| Document text |
- - - -
One factor that may affect the timing of strabismus surgery is whether the magnitude of the angle of misalignment seems to be changing (instability) or not changing (stability) with time. Although stability has been defined by some authors for data analysis,^{1}^{- 4} previous definitions do not account for the presence of measurement error in strabismus assessment. Measurement error can have a large effect on the accuracy of classification when the classification is based on a cutoff point for a continuous measurement.^{5} The choice of the cutoff point itself also affects misclassification. Real data are not directly useful for determining the extent of misclassification because real data include measurement error, and, hence, the true value and the true classification are unknown. As a result, simulated data are commonly used to determine the impact of measurement error on misclassification.

In the present study, we used Monte Carlo simulations to quantify the effect of measurement error. We explore the effect of several rules using differing cutoff points for defining stability and instability on misclassification by calculating sensitivity and specificity. In each simulation, ocular alignment data are generated using a statistical model in which the “true” angle of misalignment and changes in the true angle are specified as part of the simulation and, thus, are known. The simulated ocular alignment data also include “observed” data that incorporate estimates of measurement error into the true data. The estimates of measurement error (4.2 prism diopters [PD] for angles >20 PD and 1.7 PD for angles ≤20 PD) were based on results from a previous test-retest study^{6} and did not vary by age. Based on the present findings, we make recommendations regarding rules for prospective classification of stability and instability in children with esotropia.

Data for a true angle and an observed angle at 10 time points were simulated for 10 000 hypothetical participants with moderate esotropia (baseline angle within 20-50 PD) and no change in angle over time according to the procedures in the Appendix). This process was repeated to simulate data for participants with a constant, predefined amount of change in angle (1.0, 2.5, 4.2, 5.0, 7.5, and 10.0 PD) between successive time points. The final data set contained 130 000 simulated participants, each of whom had a constant, predefined amount of change in angle between successive visits that ranged from −10.0 to 10.0 PD, including 0 PD (no change over time).
- - - -
| Given information |
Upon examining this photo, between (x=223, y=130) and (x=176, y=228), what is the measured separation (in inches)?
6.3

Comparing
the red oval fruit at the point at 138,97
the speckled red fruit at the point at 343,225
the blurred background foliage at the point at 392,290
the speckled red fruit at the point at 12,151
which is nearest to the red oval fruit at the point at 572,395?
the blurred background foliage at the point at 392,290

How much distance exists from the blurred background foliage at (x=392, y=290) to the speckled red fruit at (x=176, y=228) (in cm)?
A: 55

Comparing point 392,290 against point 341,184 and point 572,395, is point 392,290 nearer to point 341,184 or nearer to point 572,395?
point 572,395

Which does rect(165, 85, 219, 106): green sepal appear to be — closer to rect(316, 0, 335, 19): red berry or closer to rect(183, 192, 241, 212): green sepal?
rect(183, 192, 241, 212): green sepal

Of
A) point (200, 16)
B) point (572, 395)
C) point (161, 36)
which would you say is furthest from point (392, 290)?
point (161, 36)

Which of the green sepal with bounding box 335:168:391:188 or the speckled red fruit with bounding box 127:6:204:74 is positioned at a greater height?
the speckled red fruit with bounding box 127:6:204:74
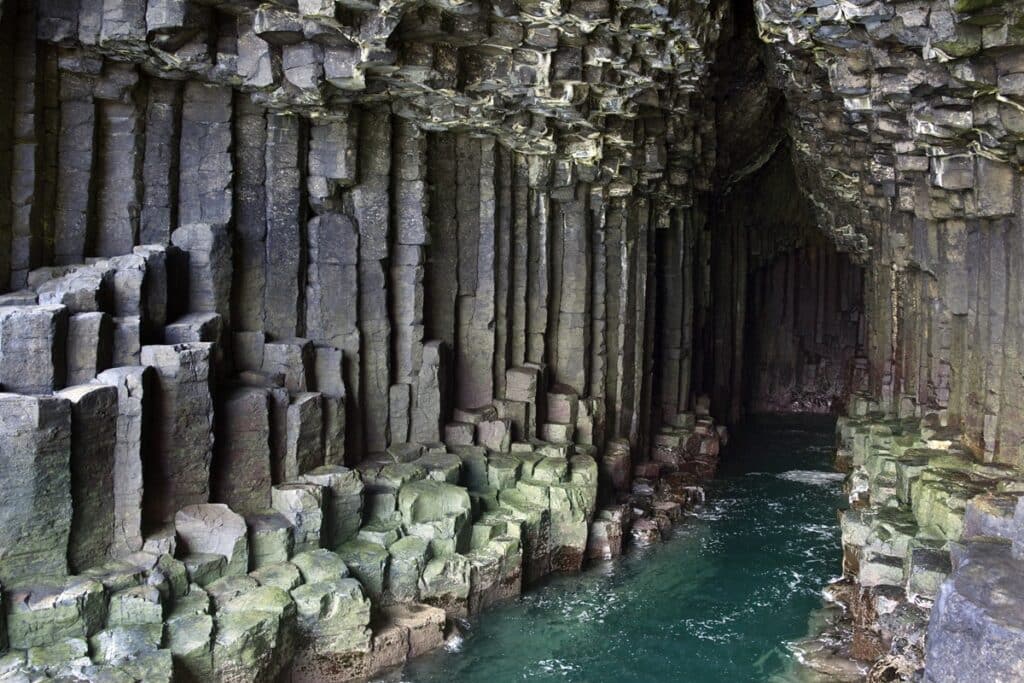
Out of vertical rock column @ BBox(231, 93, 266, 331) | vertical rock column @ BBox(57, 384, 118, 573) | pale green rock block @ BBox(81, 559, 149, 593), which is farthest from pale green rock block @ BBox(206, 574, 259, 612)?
vertical rock column @ BBox(231, 93, 266, 331)

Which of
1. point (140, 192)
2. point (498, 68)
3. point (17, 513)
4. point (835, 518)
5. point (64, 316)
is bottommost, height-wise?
point (835, 518)

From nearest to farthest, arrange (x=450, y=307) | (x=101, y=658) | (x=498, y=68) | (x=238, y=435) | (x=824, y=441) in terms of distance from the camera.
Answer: (x=101, y=658), (x=238, y=435), (x=498, y=68), (x=450, y=307), (x=824, y=441)

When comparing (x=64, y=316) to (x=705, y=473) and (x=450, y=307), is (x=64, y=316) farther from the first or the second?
(x=705, y=473)

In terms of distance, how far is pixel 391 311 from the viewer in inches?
608

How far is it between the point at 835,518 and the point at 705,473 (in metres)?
4.04

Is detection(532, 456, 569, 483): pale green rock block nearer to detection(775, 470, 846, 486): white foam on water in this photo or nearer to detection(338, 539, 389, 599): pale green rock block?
detection(338, 539, 389, 599): pale green rock block

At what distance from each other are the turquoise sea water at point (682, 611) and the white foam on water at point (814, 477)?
5.91 feet

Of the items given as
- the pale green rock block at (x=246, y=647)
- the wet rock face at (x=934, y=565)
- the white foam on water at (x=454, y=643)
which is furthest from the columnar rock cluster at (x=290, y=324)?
the wet rock face at (x=934, y=565)

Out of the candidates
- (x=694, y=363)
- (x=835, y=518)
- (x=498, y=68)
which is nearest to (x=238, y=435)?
(x=498, y=68)

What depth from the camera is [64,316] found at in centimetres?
1054

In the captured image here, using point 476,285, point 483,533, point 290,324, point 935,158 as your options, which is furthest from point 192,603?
point 935,158

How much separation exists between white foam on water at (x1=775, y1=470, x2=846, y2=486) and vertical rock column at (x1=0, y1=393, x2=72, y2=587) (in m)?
16.5

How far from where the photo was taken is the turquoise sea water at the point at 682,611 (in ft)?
38.1

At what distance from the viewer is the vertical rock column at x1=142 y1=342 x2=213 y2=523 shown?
11289 mm
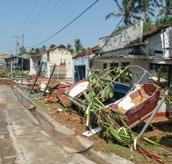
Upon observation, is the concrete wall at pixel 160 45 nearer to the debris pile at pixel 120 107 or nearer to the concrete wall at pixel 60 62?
the debris pile at pixel 120 107

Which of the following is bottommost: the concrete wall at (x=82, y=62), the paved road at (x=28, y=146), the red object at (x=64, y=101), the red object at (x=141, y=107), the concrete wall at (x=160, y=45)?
the paved road at (x=28, y=146)

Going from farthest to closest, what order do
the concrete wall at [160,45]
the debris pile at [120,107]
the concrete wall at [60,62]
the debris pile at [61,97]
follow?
the concrete wall at [60,62], the debris pile at [61,97], the concrete wall at [160,45], the debris pile at [120,107]

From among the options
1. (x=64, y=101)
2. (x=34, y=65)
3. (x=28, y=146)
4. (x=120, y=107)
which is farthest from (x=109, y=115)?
(x=34, y=65)

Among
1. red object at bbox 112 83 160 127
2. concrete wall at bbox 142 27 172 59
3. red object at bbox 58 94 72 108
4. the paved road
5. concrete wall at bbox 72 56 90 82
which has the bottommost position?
the paved road

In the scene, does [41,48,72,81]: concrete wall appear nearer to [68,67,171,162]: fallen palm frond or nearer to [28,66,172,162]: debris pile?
[28,66,172,162]: debris pile

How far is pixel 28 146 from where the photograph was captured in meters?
11.2

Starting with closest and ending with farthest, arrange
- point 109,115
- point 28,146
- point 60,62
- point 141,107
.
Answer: point 28,146 < point 109,115 < point 141,107 < point 60,62

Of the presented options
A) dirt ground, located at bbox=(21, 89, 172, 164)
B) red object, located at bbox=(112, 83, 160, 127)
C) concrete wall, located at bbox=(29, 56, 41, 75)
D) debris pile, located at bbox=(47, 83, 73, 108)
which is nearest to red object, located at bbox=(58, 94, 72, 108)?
debris pile, located at bbox=(47, 83, 73, 108)

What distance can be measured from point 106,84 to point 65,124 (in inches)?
87.3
- - - -
| What is expected |
Can you transcribe the strabismus text, beginning at the words "Data for a true" and stopping after "change over time)."?

| Written solution |
Data for a true angle and an observed angle at 10 time points were simulated for 10 000 hypothetical participants with moderate esotropia (baseline angle within 20-50 PD) and no change in angle over time according to the procedures in the Appendix). This process was repeated to simulate data for participants with a constant, predefined amount of change in angle (1.0, 2.5, 4.2, 5.0, 7.5, and 10.0 PD) between successive time points. The final data set contained 130 000 simulated participants, each of whom had a constant, predefined amount of change in angle between successive visits that ranged from −10.0 to 10.0 PD, including 0 PD (no change over time).